**EXERCISES TO COMPLETE:**
- 1) According to the passage on computer models, which personal computer did the writer buy?
- 2) Copy out the part of the passage on computer models that begins with the words "Even in a nearly" and ends with "of human innovation.".

** Opening READING PASSAGE block **

Let me back up. I want to talk about computer models, starting with some I was running in the early 1970s.

I worked for a company whose business was replacing the mainframe computers of its clients by renting time on much larger ones we ran for the clients. The clients used various forms of telephone connections, primitive by today’s standard. A 57 kilobit leased line would be a high speed example. No network, a point to point serial line.

Anyway, the modeling we did was to simulate what it would cost prospects to use our services. As input we were able to get quite precise data about the number of bytes read & written, lines printed, CPU cycles consumed, hard disk capacity, number of lines of code executed, etc., for all the computing done on the machine we were proposing to replace. We also did this for clients contemplating new applications.

We had a great deal of complexity to deal with, but it was well documented, well known and precisely accurate. We also had incentive to get it right because, profitability. We exhaustively tested each new IBM system software release against our model. We continually verified its assumptions across several different mainframe architectures.

Not only that, but the easy stuff was 80% of the model. Mostly this consisted in sorting things into different sequences required by the programs. With dependable database software, this aspect of computing has mostly faded away. Well, except for those still running 1970s software, like New Jersey. (The comments at that link are interesting, too.)

Sometimes, though, even given all our knowledge, we discovered there were things we didn’t know. Usually, not knowing these things turned out badly.

Like the cost of a CICS transaction… You don’t care what that means, I’ll spare you the details. Short version, one customer had creatively designed a system that made CICS use 5 times the expensive resources our exquisitely constructed model assumed.

Even in a nearly closed system, with highly accurate and detailed information about a mechanistic process, with monetary incentive – we could get the wrong answer. Because of human innovation.

Anyway, we used 80 column punch cards to construct the individual models and then fed them into the mainframe. Punching the wrong hole, or punching it in the wrong place had serious consequences in this tedious process. The output was checked meticulously. Tweaking a parameter meant changing the whole construct, not just one parameter, and another run on the mainframe. It was labor and compute intensive.

A little later, I purchased a personal computer, a TRS80 Model I. I also obtained a copy of one of the most important programs ever created for microcomputers. VisiCalc.

VisiCalc was intoxicating! I could change one cell and watch the effects ripple through the spreadsheet in seconds. The need to be meticulous didn’t go away, but errors were easily and quickly corrected. Assumptions were testable for reasonableness immediately.

What gradually did go away were constraints on believing the output. I watched this happen in a consulting career using such tools (Lotus, Excel) to advise my clients. Despite my decidedly cautionary advice about what we didn’t know we didn’t know, vanishingly few were appropriately skeptical.

** Closing READING PASSAGE block **
** Opening EXTRACTED INFORMATION block **

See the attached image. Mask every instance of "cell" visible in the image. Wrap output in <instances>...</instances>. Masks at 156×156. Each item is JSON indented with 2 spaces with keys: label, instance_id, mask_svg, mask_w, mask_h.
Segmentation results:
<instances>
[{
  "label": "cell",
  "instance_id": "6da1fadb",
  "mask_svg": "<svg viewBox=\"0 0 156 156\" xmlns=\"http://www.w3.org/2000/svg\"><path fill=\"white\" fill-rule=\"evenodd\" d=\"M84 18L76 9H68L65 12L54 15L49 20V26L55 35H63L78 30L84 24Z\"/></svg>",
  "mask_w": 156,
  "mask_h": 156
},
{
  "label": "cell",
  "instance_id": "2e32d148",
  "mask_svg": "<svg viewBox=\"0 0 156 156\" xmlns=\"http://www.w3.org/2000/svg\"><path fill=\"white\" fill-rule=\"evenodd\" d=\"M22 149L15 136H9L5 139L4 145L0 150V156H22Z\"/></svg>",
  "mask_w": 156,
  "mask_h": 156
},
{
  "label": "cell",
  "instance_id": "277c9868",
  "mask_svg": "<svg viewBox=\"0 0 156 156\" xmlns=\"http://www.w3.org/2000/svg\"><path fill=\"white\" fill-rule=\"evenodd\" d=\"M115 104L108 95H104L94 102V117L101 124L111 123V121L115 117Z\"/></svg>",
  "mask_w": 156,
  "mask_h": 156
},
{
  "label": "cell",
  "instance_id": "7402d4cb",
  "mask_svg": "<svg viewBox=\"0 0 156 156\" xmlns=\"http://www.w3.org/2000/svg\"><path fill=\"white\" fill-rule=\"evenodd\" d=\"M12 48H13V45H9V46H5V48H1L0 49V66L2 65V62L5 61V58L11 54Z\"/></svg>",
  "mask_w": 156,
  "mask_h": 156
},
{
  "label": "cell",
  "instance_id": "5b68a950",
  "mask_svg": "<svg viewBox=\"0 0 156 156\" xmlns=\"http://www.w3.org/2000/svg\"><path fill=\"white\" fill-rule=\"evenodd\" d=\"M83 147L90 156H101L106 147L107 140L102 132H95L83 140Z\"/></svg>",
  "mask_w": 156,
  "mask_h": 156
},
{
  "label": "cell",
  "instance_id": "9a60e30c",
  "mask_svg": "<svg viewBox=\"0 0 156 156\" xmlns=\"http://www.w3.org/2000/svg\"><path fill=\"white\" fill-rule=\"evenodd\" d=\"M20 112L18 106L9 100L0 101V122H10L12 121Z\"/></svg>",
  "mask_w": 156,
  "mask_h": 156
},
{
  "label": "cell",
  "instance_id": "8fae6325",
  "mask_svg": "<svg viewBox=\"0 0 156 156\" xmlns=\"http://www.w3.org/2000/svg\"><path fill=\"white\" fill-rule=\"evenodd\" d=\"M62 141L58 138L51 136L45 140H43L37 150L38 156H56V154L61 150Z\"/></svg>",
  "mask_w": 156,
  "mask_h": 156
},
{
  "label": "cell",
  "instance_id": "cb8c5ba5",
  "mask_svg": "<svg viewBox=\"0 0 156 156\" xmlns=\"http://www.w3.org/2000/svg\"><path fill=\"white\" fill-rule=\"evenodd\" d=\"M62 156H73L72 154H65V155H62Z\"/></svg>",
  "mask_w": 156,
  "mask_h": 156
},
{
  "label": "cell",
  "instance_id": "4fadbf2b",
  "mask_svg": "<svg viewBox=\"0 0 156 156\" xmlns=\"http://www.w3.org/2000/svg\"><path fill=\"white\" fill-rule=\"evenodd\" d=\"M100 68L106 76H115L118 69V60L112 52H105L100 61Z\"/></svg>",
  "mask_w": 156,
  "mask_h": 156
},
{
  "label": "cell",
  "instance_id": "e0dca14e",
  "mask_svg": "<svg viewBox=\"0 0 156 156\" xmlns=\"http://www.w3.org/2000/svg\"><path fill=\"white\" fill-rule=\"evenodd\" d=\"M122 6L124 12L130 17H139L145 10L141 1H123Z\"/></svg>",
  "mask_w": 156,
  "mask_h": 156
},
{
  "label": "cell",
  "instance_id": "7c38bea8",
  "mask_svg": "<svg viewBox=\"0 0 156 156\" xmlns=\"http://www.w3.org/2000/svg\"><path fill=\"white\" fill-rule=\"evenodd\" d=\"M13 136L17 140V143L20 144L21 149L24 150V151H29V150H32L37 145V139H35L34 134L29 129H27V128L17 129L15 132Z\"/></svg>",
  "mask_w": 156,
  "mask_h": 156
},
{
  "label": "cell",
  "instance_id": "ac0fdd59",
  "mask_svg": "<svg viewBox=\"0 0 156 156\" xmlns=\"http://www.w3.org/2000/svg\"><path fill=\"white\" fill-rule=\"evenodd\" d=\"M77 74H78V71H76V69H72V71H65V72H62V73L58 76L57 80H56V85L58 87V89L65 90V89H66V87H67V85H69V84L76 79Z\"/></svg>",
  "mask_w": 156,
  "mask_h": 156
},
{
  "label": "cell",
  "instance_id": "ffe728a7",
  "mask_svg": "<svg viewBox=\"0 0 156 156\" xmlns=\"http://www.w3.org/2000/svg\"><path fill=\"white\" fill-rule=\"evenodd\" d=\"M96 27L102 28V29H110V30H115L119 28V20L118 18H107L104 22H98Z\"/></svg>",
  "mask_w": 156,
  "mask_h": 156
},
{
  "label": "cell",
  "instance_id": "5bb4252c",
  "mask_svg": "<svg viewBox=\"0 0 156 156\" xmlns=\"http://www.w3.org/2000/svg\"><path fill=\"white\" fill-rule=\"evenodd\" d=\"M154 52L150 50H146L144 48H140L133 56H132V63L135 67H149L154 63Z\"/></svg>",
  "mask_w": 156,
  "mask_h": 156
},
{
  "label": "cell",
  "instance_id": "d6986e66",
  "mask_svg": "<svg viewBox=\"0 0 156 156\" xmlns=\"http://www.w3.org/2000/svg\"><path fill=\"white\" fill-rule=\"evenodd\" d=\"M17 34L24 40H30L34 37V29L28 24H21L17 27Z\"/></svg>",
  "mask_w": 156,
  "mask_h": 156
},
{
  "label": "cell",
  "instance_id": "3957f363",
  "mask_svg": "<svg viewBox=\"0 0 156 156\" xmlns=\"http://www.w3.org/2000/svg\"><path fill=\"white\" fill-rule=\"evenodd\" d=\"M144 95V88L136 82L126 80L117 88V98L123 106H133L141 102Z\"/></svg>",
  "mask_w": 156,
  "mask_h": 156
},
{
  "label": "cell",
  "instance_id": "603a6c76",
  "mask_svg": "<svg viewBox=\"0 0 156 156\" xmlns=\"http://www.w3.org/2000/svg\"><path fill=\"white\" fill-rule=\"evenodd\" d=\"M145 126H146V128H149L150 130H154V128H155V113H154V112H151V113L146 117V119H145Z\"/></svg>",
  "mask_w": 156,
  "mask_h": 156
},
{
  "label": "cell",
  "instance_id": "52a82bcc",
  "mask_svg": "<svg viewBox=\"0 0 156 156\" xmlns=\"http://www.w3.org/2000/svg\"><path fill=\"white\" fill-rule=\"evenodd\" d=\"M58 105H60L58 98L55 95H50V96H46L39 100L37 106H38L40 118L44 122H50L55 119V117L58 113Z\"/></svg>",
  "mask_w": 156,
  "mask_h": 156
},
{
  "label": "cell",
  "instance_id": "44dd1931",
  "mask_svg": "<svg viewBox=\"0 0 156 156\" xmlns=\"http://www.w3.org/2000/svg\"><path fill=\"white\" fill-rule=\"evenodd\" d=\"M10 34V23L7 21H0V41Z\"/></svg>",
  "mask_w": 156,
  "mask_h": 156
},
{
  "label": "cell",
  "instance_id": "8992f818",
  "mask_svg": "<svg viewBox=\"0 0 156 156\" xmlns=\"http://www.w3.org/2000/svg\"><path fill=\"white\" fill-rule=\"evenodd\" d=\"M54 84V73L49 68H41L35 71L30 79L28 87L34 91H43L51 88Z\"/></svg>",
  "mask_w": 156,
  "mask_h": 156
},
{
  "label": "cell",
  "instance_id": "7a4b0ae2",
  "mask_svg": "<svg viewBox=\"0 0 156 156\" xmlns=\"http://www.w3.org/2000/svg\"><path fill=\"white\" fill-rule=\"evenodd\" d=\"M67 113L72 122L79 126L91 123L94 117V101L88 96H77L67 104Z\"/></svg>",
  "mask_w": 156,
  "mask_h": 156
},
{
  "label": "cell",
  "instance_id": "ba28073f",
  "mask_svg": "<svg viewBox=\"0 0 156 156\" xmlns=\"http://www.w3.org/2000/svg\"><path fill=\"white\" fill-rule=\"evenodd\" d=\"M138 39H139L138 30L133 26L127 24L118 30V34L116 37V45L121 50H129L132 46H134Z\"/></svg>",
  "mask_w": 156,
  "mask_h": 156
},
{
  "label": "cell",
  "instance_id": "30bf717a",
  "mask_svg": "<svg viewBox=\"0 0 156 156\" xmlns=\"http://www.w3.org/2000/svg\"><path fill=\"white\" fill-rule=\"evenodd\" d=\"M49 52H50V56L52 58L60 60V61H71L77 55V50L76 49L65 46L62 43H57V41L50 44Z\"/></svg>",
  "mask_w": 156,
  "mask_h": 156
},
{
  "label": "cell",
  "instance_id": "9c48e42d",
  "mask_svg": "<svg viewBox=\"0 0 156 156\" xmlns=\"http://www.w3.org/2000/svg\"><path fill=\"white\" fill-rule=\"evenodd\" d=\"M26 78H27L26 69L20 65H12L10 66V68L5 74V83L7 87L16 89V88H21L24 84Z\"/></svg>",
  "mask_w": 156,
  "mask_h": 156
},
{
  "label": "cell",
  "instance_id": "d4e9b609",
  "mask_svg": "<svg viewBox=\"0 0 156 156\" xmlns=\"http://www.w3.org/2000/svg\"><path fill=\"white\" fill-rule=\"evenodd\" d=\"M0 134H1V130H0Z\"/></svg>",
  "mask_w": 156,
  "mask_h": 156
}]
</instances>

** Closing EXTRACTED INFORMATION block **

**RESULTS OF THE EXERCISE:**
- 1) A TRS80 Model I.

- 2)
Even in a nearly closed system, with highly accurate and detailed information about a mechanistic process, with monetary incentive – we could get the wrong answer. Because of human innovation.